• [EXERCISE PROMPT]
Write the next part of the forum thread on building mud room lockers, starting right after its last line.

# Mud Room Lockers - Plans and advice



## trex74 (Jun 22, 2018)

Has anyone attempted to build lockers or cubbies for a mud room? I have a customer that has kids and would like me to quote and build a piece. What would be the difficulty level on a scale of 1 to 10? Does anyone have any reference plans that would simplify what I need to achieve? I appreciate the feedback.

T-REX


----------



## rblakes1 (Jan 8, 2015)

I don't find them all that difficult to build, depends on what you are comfortable with. Have the homeowner send you some pictures of styles they like, size it to the room, figure your materials and labor, sign contract, cash check, drink beer, repeat lol

Sent from my SM-N950U using Tapatalk


----------



## 5280carpenter (Nov 10, 2016)

Mudroom lockers are good fun. Here's a plan set I drew up. I hope it's helpful.







If you've made cabinets before, they're pretty simple and can be simpler than this. If you're crunched for time, you could order cabinets and build them in.


----------



## Leo G (May 12, 2005)

I've built a couple


----------



## tjbnwi (Feb 24, 2009)

Just ask the customer what they want. 2 different styles, each customer was happy. 

Tom


----------



## Leo G (May 12, 2005)

Hhhhhhhh puke green.......

sorry.


----------



## Jaws (Dec 20, 2010)

This is my mud room

If this is what your talking about I'll send you the plans. I'm sure I have a plan and cut list from last year when we built the house. Of course being a contractor, I did not make a lookbook for my own house so I don't have the plan in front of me. LOL.

If it's what your talking about I'll find the plans









Sent from my SM-N920V using Tapatalk


----------



## tjbnwi (Feb 24, 2009)

Leo G said:


> Hhhhhhhh puke green.......
> 
> sorry.


How about it is part of this kitchen project. It is her favorite piece in the entire job. She told me she wishes it was in her living room. There is no accounting for taste. 

https://flic.kr/s/aHsmiurVGB

Tom


----------



## Jaws (Dec 20, 2010)

• [SUPPLIED MATERIAL]
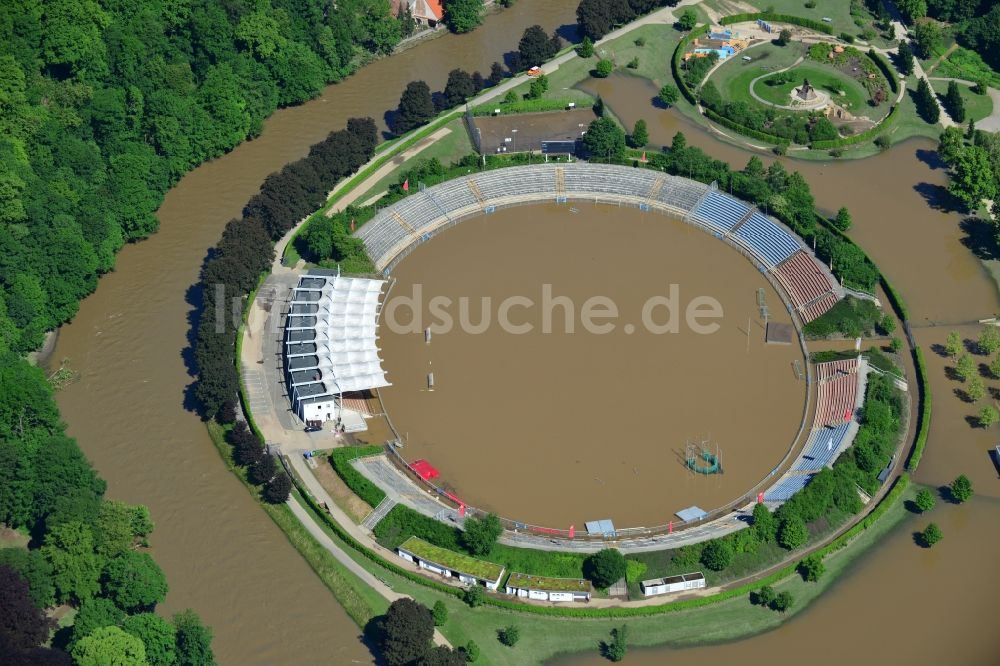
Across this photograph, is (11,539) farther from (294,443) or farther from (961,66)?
(961,66)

• [RIGHT ANSWER]
I like the he'll out of the kitchen


tjbnwi said:


> How about it is part of this kitchen project. It is her favorite piece in the entire job. She told me she wishes it was in her living room. There is no accounting for taste.
> 
> https://flic.kr/s/aHsmiurVGB
> 
> Tom


Sent from my SM-N920V using Tapatalk


----------



## tjbnwi (Feb 24, 2009)

Jaws said:


> I like the he'll out of the kitchen
> 
> Sent from my SM-N920V using Tapatalk


Hickory is an interesting wood.

Scraps from that are what I made the TV stand out of. 

Tom


----------



## Jaws (Dec 20, 2010)

I swore to God I would not use Alder for my house, so sick of it. Planned to use quarter-sawn white oak or hickory. 

Every cabinet in my house is alder. Even the entertainment center. LOL


tjbnwi said:


> Hickory is an interesting wood.
> 
> Scraps from that are what I made the TV stand out of.
> 
> Tom


Sent from my SM-N920V using Tapatalk


----------



## tjbnwi (Feb 24, 2009)

Jaws said:


> I swore to God I would not use Alder for my house, so sick of it. Planned to use quarter-sawn white oak or hickory.
> 
> Every cabinet in my house is alder. Even the entertainment center. LOL
> 
> Sent from my SM-N920V using Tapatalk


I've yet to do an Alder cabinet. 

Here I use QSWO and a lot of maple for the paint grade stuff. Back home paint grade is considered "low class crap".

Tom


----------



## Jaws (Dec 20, 2010)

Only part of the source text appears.